• JOB
Copy each of the rows below word for word, keeping every line as it stands.

• GIVEN RECORDS

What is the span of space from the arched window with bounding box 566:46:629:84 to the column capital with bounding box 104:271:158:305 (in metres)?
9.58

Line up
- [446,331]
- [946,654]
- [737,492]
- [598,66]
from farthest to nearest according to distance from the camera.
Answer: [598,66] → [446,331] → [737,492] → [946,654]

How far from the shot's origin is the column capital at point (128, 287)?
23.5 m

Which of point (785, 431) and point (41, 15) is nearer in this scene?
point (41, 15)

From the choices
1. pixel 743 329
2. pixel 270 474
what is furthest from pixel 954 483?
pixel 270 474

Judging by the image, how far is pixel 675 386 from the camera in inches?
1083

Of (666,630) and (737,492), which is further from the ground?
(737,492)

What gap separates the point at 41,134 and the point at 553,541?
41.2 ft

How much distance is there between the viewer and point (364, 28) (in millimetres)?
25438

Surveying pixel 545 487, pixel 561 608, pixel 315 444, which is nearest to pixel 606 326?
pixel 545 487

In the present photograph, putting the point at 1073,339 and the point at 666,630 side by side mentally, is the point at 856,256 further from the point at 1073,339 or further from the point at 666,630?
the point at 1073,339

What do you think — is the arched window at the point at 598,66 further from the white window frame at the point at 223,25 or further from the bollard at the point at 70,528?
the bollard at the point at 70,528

• WORKED SOLUTION
What is the span of space from the arched window with bounding box 566:46:629:84 to the column capital with bounding box 104:271:158:305 (in metres)?
9.58

Line up
- [446,331]
- [946,654]
- [737,492]
- [598,66]
from farthest to nearest according to distance from the camera.
Answer: [598,66] → [446,331] → [737,492] → [946,654]

How far from the shot's origin is the column capital at point (128, 287)?
23.5 m

Which of point (785, 431) and point (41, 15) is nearer in this scene?
point (41, 15)

From the choices
1. pixel 743 329
2. pixel 270 474
what is furthest from pixel 954 483?
pixel 270 474

Judging by the image, how far is pixel 675 386 from the camera in inches?
1083

Of (666,630) and (737,492), which is further from the ground?
(737,492)

What gap separates the point at 41,134 and the point at 553,541?
41.2 ft

How much distance is there between the viewer and point (364, 28) (in millimetres)?
25438

Surveying pixel 545 487, pixel 561 608, pixel 315 444, which is nearest to pixel 606 326?
pixel 545 487

In the present photograph, putting the point at 1073,339 and the point at 666,630 side by side mentally, is the point at 856,256 further from the point at 1073,339 or further from the point at 666,630?
the point at 1073,339

What do you think — is the arched window at the point at 598,66 further from the white window frame at the point at 223,25 or further from the bollard at the point at 70,528?
the bollard at the point at 70,528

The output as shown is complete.